◆ **DATA TO EXAMINE**
= = = = =
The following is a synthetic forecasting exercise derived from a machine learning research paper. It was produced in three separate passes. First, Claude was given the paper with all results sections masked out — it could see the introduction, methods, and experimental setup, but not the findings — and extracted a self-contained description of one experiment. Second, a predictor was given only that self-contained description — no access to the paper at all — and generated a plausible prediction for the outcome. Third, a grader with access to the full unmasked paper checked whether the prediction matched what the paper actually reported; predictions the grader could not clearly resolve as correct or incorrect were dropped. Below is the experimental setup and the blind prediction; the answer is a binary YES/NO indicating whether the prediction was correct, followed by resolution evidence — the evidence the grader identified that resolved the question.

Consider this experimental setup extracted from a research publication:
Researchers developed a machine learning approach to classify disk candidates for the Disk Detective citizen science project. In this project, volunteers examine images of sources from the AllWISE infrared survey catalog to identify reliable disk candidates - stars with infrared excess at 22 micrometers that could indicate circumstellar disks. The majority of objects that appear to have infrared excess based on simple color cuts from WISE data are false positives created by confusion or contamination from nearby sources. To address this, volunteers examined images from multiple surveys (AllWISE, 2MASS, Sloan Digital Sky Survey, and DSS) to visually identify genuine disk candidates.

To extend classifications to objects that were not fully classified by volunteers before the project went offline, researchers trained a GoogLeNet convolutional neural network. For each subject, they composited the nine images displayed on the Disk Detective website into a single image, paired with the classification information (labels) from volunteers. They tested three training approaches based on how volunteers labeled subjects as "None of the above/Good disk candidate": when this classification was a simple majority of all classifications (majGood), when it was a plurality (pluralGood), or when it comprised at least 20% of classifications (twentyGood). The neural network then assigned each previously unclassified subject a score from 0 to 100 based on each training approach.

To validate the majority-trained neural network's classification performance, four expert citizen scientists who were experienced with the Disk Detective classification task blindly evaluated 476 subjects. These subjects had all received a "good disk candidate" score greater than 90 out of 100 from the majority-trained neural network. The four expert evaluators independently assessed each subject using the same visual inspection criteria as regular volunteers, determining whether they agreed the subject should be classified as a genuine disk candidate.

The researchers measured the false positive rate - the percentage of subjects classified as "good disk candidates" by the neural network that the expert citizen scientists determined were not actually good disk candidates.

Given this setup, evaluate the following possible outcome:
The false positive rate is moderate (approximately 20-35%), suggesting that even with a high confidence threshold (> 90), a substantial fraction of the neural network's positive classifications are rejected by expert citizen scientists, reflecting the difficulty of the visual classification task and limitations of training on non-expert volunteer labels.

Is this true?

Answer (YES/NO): YES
= = = = =
◆ **ABOUT THIS TASK**
Set down exactly the lines from the one that contains "To validate the" to the final line above, both included, and nothing more.

◆ **EXERCISE SOLUTION**
To validate the majority-trained neural network's classification performance, four expert citizen scientists who were experienced with the Disk Detective classification task blindly evaluated 476 subjects. These subjects had all received a "good disk candidate" score greater than 90 out of 100 from the majority-trained neural network. The four expert evaluators independently assessed each subject using the same visual inspection criteria as regular volunteers, determining whether they agreed the subject should be classified as a genuine disk candidate.

The researchers measured the false positive rate - the percentage of subjects classified as "good disk candidates" by the neural network that the expert citizen scientists determined were not actually good disk candidates.

Given this setup, evaluate the following possible outcome:
The false positive rate is moderate (approximately 20-35%), suggesting that even with a high confidence threshold (> 90), a substantial fraction of the neural network's positive classifications are rejected by expert citizen scientists, reflecting the difficulty of the visual classification task and limitations of training on non-expert volunteer labels.

Is this true?

Answer (YES/NO): YES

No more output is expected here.